~ 27 June 2006 ~
Towards the end of last week, Suzanne and I landed on U.S. soil, wrapping up a wonderful speaking/vacation trip to Europe. What a trip, literally and figuratively! The culture, the landscape, the people, the food…
Highlights from our stay in London:
- Dave Shea guides tours as well as he codes markup. We arrived on a Tuesday afternoon and ran into him in the hotel lobby. He then took us on a tour of the city for the remainder of the day and did a fabulous job.
- At the speakers dinner the night before the conference, Molly Holzschlag pointed to Andy Clarke’s plate of Indian food and asked, “How would you mark that up?” I thought it was just unabashed geek speak until I heard Andy’s session. It all made complete sense after that.
- It seems we unintentionally targeted the non-designer crowd with our Good vs. Great Design panel. The feedback I’ve been privy to seems to indicate the developers enjoyed it, while the designers felt it was a bit too Graphic Design 101. All things considered, it seems the panel was enjoyed by most in attendance.
- Jon Hicks is a much better speaker than he leads one to believe. Join me in begging Jon to speak more often.
- I believe my mobile web presentation went over rather well. What seemed like the warmest round of applause I’ve ever received was given following the presentation. I’m not sure that was indicative of my material, but rather of the quality of the crowd. Slides won’t be available but much of the information will (I hope) in the coming weeks. And it was quite the pleasure speaking with developers from Opera and Nokia (among others) after the preso.
- I learned a thing or two about my speaking style this time around. I’ve discovered I spend too much time on the presentation and not enough time on the presentation. Makes total sense, no? Or put another way, too much time on the material and not enough time the way it’s delivered. Each has equal importance in producing a successful presentation, and I’ll be working on synchronizing the two before resuming speaking in the fall.
- I had a chance to witness CNN International first-hand. (I’ve been assuming all along, correctly or incorrectly, that it wasn’t available in the states.) The recent on-screen redesign is incredible. It’s a visual exercise in beautiful simplicity.
- On our final night in London I stumbled across an exemplary “Norman door”. If that doesn’t sound familiar, you must immediately slap some sense into yourself and grab a copy of The Design of Everyday Things.
The morning after the conference concluded we flew over to Switzerland and spent three days in Geneva, Gruyeres, and Interlaken. This was my second stay in Switzerland, with 15 years separating the two trips. My mother’s father is full Swiss, which in turn makes me one-quarter Swiss. Hence, we have close ties to the country. In fact, we still have relatives in the area.

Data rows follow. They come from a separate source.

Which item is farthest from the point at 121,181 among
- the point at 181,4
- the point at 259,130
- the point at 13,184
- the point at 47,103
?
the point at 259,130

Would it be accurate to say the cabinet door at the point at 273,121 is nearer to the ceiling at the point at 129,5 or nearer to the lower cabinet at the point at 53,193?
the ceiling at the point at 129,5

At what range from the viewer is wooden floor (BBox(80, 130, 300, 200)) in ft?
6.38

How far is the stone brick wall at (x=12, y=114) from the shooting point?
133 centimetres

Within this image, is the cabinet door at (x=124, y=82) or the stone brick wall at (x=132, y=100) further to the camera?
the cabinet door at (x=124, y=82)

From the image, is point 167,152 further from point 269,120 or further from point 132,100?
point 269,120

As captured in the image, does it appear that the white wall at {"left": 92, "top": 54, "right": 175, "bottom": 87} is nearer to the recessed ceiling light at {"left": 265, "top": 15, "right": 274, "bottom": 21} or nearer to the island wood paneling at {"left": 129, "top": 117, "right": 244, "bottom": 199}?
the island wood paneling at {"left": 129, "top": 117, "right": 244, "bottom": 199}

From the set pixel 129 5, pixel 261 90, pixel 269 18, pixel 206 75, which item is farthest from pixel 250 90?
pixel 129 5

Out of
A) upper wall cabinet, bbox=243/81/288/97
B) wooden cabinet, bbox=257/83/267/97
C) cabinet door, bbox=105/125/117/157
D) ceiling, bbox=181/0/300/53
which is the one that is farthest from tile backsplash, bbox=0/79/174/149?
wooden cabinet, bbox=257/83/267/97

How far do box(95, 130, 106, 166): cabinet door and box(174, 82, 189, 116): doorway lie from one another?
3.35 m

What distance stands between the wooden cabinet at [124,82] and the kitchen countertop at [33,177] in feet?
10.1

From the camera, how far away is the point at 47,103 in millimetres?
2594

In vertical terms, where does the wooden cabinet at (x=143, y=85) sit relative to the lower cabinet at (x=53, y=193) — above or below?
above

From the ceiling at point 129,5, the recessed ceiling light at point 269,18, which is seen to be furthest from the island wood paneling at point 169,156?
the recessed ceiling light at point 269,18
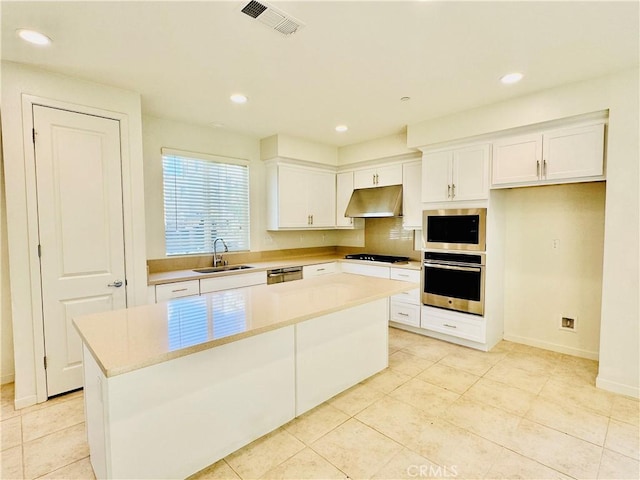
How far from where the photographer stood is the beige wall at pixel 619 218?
2.48m

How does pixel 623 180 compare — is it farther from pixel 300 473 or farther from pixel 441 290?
pixel 300 473

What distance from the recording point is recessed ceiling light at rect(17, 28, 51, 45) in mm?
1936

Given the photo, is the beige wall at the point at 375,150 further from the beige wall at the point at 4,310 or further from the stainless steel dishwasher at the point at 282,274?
the beige wall at the point at 4,310

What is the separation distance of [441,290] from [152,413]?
3138 millimetres

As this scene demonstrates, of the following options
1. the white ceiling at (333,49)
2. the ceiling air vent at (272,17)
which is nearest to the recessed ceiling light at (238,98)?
the white ceiling at (333,49)

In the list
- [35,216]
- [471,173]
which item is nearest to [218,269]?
[35,216]

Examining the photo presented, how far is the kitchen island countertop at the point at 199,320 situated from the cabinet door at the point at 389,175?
2.05m

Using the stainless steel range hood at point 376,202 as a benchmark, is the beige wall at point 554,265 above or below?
below

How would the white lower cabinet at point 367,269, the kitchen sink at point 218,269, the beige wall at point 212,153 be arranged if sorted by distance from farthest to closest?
the white lower cabinet at point 367,269 → the kitchen sink at point 218,269 → the beige wall at point 212,153

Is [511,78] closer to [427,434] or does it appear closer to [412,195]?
[412,195]

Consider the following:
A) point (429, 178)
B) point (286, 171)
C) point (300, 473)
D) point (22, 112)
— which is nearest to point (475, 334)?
point (429, 178)

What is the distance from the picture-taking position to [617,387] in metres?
2.61

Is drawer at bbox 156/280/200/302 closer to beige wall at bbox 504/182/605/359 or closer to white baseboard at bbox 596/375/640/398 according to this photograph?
beige wall at bbox 504/182/605/359

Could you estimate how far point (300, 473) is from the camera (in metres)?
1.79
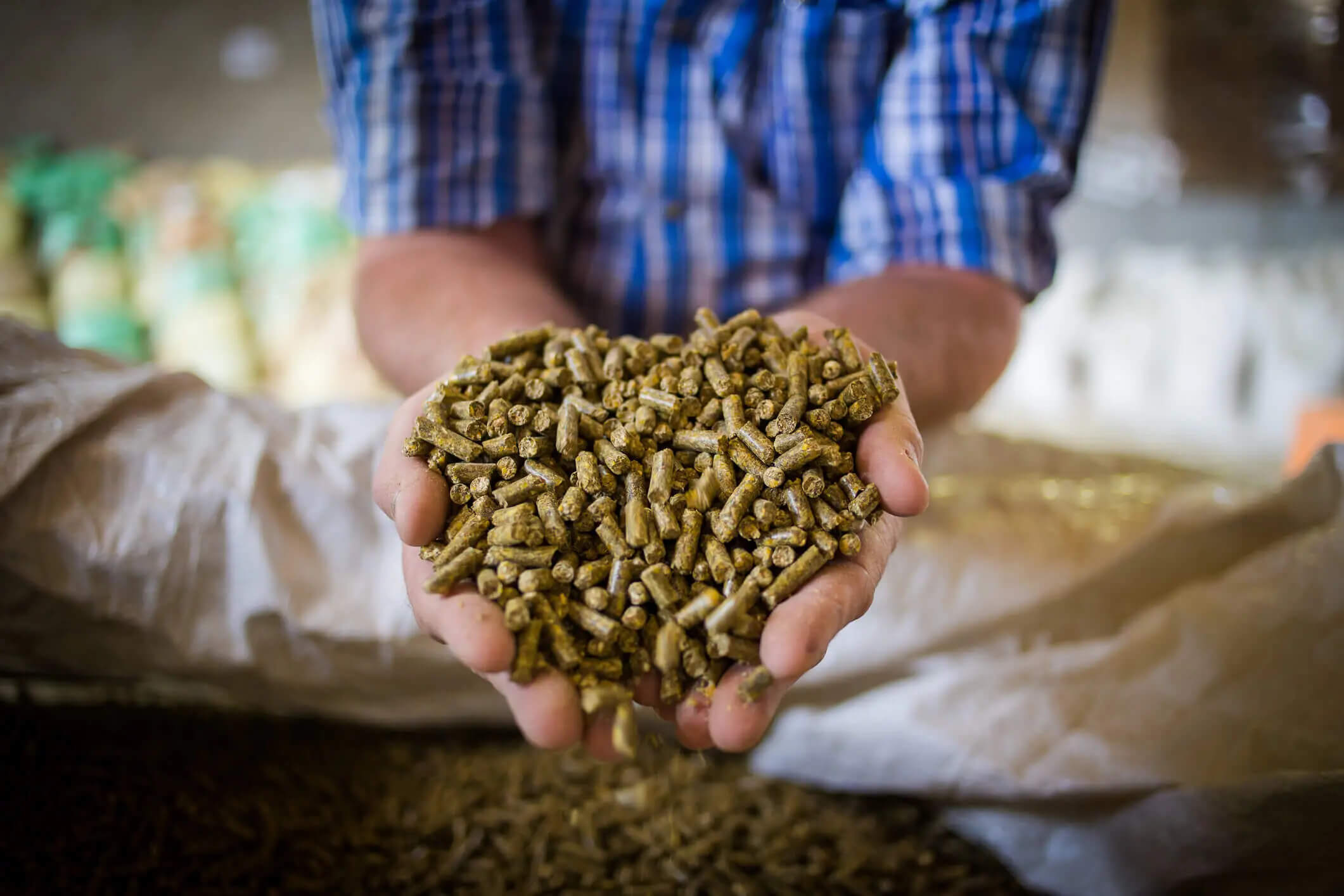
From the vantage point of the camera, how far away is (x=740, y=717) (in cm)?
90

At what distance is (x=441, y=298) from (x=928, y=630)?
40.6 inches

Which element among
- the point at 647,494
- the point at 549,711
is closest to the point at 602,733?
the point at 549,711

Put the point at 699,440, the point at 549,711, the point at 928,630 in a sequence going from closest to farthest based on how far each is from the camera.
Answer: the point at 549,711, the point at 699,440, the point at 928,630

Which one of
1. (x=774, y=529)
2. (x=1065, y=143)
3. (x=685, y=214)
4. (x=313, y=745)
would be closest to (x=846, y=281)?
(x=685, y=214)

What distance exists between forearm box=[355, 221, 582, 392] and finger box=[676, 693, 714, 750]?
0.66 metres

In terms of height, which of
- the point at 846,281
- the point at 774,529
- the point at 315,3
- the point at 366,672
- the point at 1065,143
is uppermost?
the point at 315,3

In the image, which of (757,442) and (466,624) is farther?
(757,442)

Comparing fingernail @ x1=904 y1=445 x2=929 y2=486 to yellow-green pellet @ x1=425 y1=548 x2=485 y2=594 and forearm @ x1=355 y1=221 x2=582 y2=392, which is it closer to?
yellow-green pellet @ x1=425 y1=548 x2=485 y2=594

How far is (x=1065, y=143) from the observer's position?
1.66 metres

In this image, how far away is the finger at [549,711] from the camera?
88cm

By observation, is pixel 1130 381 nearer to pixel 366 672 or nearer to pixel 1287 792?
pixel 1287 792

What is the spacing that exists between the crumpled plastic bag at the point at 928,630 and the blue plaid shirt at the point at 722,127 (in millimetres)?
505

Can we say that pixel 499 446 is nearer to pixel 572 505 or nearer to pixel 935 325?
pixel 572 505

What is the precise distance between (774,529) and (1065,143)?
1.10m
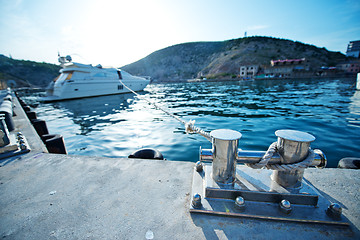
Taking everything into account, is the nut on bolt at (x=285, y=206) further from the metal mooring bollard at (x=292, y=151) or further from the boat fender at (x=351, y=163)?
the boat fender at (x=351, y=163)

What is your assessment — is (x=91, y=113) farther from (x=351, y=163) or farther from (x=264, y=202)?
(x=351, y=163)

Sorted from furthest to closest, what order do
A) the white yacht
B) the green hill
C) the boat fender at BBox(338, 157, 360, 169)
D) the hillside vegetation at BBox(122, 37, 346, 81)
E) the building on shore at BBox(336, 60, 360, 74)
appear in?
the hillside vegetation at BBox(122, 37, 346, 81), the green hill, the building on shore at BBox(336, 60, 360, 74), the white yacht, the boat fender at BBox(338, 157, 360, 169)

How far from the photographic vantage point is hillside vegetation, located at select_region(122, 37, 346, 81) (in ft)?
237

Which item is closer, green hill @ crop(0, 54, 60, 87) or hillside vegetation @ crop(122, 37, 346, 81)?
green hill @ crop(0, 54, 60, 87)

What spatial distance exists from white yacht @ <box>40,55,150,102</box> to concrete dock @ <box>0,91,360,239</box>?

Highlights from our stay in Switzerland:
- If you make only one trip to Europe in your lifetime, you absolutely, unequivocally must visit Switzerland. If these photos don’t convince you, I don’t know what will.
- I’m not sure why, but I photographed just about every door in the tiny town of Gruyeres. I shot one, then two, and then suddenly found myself capturing every door I could. I’ve uploaded the crème de la crème to Flickr.
- I’m a huge football (soccer) fan. I spent any chance I could watching the World Cup, available on at least 5 different channels and in 3 different languages, which puts U.S. coverage of the matches to shame.
- Speaking of Switzerland and football, I’d say we need to work on our PKs, kids.
Lastly, perhaps the most intriguing conversation I had was a short but poignant one with the owner of a a small shop in Gruyeres. It went a little something like this:
Elderly lady: “(something in French I didn’t understand)”
Me: “Je ne parle pas français.”
Lady: “Je ne parle pas anglais, mais parlo italiano.”
Me: “Hablo español.”
Lady: “Ah, hablo un poquito nada mas.”
There’s something eloquently beautiful about communication that transcends language barriers.
So cheers, au revoir, and adios for now, Europe. I hope it’s not long before we embrace once again.